◆ **WRITTEN EXERCISE A**: In the Geohash passage, how many entries does the bit vector have when the first address information has four characters of precision?

◆ **SOURCE**:
┌────────
FIG. 2F summarizes several of the concepts described above. As shown, table 250 includes examples of first address information and second address information, all based on the five-character Geohash 9q8ym. Rows 252 and 254 show first address information at two characters of precision: 9q. Row 252 shows that second address information can be expressed as only the least significant characters (8ym) of the Geohash, while row 254 shows that second address information can be expressed as all the characters (9q8ym) of the Geohash. Rows 256 and 258 show the first address information at three characters of precision. As noted, “address information” is intended to be a broad phrase that encompasses a full address for LBI, a partial address for LBI, or information indicative of a full or partial address for LBI. For example, address information might cover a pointer to another data structure that stores a full or partial address. As will be described below, an encrypted version of second address information can include an encrypted bit vector indicating which one particular portion of a selected subset of LBI is requested by the device.

Still further, “address information” can constitute information derived from or indicative of an address. Second address information 140 in FIG. 2F is shown as comprising the remainder of the Geohash value (e.g., 8ym) in the implementations described with respect to FIGS. 3 and 4., but second address information 140 may take a different form. Specifically, second address information may constitute a bit vector that indicates which values (or values) within a larger set of values are to be retrieved by the LBI request. Consider a scenario in which first address information 130 has 4 characters of precision (e.g., 9q8y) and the entire Geohash has five characters of precision. In such an example, second address information 140 will need to specify only one of 32 entries (i.e., 9q8y0-9q8yz). Second address information may thus take the form of a bit vector with 32 entries, each corresponding to one of the 32 Geohash characters. In this particular implementation, all bit entries are set to zero except the one corresponding to “m,” which is set to one. The encrypted version of this form of second address information 140 will thus be an encrypted version of the bit vector. The utility of such an approach will be seen below with reference to FIGS. 3 and 4.
└────────
◆ **WRITTEN EXERCISE B**: Turn everything in the entries, from the line containing "What distance lies" down to the last entry, into a numbered list, leaving out blank lines.

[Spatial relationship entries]
┌────────
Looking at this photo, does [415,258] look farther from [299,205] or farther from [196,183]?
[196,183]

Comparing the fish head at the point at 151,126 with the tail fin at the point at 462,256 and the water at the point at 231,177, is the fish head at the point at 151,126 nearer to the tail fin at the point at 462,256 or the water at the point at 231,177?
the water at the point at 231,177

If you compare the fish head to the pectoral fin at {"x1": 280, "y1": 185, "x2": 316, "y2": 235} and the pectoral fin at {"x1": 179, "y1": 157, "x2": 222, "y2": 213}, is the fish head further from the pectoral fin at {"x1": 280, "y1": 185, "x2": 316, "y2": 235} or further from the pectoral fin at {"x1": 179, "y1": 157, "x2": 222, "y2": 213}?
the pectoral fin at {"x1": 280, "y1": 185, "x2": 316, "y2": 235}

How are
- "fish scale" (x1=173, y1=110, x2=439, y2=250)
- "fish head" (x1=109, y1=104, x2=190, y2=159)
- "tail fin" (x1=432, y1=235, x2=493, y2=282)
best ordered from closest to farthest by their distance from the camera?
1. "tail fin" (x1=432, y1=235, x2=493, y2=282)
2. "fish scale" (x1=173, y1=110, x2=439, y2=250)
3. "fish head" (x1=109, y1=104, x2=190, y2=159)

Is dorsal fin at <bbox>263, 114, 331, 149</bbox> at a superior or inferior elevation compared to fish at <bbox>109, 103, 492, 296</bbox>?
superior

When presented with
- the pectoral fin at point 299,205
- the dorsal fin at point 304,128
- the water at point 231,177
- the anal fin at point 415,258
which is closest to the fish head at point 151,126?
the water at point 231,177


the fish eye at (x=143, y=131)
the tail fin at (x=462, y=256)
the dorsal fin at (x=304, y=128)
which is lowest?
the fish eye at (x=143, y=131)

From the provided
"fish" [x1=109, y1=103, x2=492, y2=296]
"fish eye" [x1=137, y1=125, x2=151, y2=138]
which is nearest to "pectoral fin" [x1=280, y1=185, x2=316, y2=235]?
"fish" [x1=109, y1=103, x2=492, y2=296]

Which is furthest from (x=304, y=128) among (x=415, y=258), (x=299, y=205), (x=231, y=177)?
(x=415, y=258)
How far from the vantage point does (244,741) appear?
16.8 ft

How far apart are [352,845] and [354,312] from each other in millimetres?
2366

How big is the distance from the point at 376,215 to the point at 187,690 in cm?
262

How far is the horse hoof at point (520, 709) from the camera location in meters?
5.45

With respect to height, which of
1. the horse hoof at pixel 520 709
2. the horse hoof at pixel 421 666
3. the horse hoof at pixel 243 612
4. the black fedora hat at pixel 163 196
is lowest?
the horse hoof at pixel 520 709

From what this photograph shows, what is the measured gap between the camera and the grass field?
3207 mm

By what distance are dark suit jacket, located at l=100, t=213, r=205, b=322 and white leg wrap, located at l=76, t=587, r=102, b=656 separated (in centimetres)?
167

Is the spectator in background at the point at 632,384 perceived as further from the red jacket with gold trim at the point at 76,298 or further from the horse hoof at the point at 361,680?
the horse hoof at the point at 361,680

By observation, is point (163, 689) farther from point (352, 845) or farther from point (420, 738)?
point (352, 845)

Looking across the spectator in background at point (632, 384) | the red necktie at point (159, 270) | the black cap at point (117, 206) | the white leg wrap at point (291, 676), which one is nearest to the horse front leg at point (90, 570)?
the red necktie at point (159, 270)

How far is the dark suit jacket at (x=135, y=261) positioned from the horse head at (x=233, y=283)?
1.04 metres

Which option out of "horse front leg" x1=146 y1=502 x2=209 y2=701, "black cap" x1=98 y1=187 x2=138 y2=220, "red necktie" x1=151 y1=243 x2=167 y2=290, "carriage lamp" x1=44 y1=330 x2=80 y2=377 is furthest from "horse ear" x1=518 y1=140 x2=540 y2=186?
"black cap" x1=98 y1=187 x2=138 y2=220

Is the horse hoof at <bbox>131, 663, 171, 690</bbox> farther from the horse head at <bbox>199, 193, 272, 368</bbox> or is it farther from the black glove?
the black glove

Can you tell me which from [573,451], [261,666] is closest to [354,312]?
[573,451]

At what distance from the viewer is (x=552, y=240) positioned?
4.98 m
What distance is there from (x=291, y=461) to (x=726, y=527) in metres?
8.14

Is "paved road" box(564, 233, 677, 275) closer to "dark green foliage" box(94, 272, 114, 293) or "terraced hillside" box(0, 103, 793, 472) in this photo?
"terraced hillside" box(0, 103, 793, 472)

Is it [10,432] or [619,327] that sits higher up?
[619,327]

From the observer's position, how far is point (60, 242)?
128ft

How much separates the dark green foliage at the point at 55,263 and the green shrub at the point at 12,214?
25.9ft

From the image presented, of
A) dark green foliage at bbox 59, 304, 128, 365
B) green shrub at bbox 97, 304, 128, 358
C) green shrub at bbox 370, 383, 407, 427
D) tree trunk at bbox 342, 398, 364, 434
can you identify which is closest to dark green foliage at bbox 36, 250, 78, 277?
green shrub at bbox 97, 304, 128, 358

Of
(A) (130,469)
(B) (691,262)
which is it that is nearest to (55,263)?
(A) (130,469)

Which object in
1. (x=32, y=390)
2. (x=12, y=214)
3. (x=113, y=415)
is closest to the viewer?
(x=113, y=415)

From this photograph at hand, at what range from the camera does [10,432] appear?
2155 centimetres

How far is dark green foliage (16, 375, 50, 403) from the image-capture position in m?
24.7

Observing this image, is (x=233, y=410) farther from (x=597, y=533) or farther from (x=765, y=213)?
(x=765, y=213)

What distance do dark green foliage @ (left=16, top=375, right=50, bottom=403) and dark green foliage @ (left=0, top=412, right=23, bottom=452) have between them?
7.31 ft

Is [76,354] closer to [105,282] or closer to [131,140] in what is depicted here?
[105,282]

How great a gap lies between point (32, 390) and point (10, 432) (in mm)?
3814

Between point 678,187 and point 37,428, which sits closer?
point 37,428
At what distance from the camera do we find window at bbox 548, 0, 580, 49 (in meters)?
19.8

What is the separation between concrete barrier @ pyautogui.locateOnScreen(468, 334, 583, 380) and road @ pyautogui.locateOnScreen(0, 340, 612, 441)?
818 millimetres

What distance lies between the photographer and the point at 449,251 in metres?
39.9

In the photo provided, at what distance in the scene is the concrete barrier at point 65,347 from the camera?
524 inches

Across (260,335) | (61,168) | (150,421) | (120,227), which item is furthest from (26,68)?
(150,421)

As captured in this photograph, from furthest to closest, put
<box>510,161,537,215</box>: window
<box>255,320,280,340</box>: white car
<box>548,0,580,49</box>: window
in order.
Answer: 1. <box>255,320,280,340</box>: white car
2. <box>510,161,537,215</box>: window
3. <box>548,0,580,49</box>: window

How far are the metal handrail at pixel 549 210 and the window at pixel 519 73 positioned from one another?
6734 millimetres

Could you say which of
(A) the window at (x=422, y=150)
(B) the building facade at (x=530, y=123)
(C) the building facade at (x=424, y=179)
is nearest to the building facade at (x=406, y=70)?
└────────
◆ **WRITTEN SOLUTION A**: 32 entries

◆ **WRITTEN SOLUTION B**:
1. What distance lies between the photographer and the point at 449,251 in metres?
2. 39.9
3. In the photo provided, at what distance in the scene is the concrete barrier at point 65,347 from the camera?
4. 524 inches
5. Across (260,335) | (61,168) | (150,421) | (120,227), which item is furthest from (26,68)?
6. (150,421)
7. As captured in this photograph, from furthest to closest, put
8. <box>510,161,537,215</box>: window
9. <box>255,320,280,340</box>: white car
10. <box>548,0,580,49</box>: window
11. in order.
12. Answer: 1. <box>255,320,280,340</box>: white car
13. 2. <box>510,161,537,215</box>: window
14. 3. <box>548,0,580,49</box>: window
15. How far are the metal handrail at pixel 549 210 and the window at pixel 519 73 positioned from one another?
16. 6734 millimetres
17. Could you say which of
18. (A) the window at (x=422, y=150)
19. (B) the building facade at (x=530, y=123)
20. (C) the building facade at (x=424, y=179)
21. is nearest to the building facade at (x=406, y=70)?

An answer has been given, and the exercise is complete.